#### Aim:
Locate every line in the data below that contains the word "white", and copy each of those lines out in full.

#### Source records:

+-------+

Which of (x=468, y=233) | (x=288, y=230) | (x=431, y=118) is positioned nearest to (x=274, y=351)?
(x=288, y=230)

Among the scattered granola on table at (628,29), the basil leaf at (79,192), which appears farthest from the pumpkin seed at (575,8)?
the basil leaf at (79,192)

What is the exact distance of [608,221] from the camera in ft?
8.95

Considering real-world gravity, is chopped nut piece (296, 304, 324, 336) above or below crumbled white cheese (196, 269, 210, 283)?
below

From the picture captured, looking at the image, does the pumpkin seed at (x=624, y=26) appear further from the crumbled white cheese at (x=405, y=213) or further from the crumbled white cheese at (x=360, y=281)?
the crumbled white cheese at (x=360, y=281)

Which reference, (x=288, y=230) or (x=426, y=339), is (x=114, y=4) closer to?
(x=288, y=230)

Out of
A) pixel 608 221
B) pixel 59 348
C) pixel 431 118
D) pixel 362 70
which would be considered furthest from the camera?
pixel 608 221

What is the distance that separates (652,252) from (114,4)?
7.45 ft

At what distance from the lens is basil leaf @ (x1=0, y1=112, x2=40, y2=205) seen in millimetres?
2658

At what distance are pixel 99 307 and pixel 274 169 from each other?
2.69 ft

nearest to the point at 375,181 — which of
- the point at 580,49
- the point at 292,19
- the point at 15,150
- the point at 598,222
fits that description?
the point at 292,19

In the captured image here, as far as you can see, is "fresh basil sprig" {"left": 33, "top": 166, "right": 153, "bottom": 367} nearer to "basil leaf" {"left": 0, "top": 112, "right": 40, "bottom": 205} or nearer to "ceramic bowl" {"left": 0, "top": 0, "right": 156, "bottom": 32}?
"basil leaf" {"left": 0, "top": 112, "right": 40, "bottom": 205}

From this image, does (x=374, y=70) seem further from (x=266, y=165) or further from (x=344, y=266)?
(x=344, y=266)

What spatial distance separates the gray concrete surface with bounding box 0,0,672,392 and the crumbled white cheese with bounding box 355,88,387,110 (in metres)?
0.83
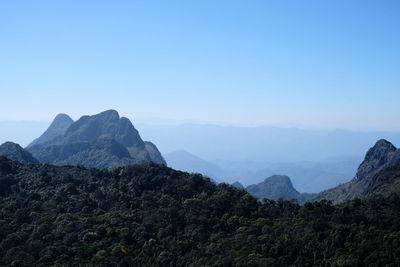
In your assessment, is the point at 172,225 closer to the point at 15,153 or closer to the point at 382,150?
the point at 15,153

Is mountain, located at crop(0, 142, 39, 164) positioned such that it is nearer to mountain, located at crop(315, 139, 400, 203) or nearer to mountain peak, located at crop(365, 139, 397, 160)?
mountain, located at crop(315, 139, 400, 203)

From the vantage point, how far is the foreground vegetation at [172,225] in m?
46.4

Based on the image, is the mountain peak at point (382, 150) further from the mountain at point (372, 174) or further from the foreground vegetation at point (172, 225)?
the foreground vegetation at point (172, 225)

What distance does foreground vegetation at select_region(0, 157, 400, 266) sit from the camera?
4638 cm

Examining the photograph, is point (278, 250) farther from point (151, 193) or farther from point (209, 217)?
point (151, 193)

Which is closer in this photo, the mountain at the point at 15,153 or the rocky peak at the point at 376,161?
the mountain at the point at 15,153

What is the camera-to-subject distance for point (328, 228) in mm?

+-------+

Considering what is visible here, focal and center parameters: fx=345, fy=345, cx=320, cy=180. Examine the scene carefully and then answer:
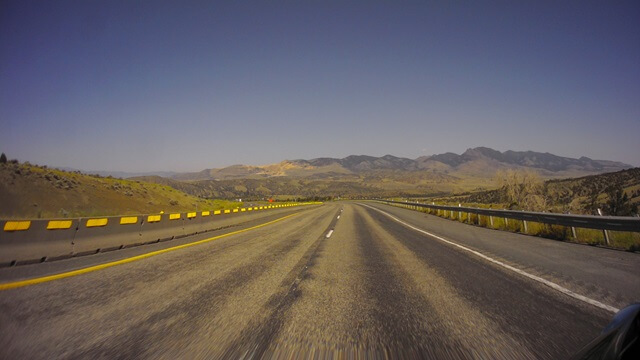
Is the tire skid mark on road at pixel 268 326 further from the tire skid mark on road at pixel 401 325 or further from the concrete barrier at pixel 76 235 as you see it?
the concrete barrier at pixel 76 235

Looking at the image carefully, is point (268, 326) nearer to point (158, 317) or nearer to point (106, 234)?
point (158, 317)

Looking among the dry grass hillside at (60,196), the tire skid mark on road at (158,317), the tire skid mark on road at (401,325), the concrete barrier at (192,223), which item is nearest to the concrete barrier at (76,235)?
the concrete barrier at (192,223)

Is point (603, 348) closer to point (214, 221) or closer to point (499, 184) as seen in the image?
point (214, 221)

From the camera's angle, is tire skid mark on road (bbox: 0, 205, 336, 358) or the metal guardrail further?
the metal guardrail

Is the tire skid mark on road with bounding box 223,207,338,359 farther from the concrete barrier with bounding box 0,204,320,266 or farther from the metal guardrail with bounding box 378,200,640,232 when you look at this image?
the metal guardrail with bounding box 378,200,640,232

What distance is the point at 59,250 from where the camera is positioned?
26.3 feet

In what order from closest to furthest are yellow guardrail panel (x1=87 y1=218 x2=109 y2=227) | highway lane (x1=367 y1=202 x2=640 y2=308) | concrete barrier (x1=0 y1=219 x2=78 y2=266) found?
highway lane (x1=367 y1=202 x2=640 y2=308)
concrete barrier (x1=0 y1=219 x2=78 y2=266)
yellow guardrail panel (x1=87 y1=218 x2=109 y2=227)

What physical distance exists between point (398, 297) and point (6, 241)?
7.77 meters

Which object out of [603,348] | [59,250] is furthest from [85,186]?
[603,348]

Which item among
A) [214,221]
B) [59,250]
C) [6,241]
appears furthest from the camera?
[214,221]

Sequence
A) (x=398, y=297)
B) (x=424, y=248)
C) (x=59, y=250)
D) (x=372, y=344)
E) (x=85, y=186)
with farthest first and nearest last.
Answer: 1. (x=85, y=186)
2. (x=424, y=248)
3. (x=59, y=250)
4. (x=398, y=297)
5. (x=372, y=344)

+-------+

#### Solution to this task:
Considering real-world gravity, is chopped nut piece (296, 304, 324, 336) above or below crumbled white cheese (196, 269, 210, 283)?
From the picture captured, looking at the image, does the pumpkin seed at (x=624, y=26) appear further from the crumbled white cheese at (x=405, y=213) or further from the crumbled white cheese at (x=360, y=281)?
the crumbled white cheese at (x=360, y=281)
What spatial distance separates the gray concrete surface with bounding box 0,0,672,392 and the crumbled white cheese with bounding box 355,88,387,110 (in metres)?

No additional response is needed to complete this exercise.